#### Work to do:
Count the lines in the entries below that contain the string "bbox", and reply with only that number.

#### Records to use:
========================

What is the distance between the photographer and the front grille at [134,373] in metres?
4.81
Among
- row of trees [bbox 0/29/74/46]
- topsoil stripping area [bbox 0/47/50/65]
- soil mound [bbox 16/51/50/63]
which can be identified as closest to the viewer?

========================

#### Exercise answer:
3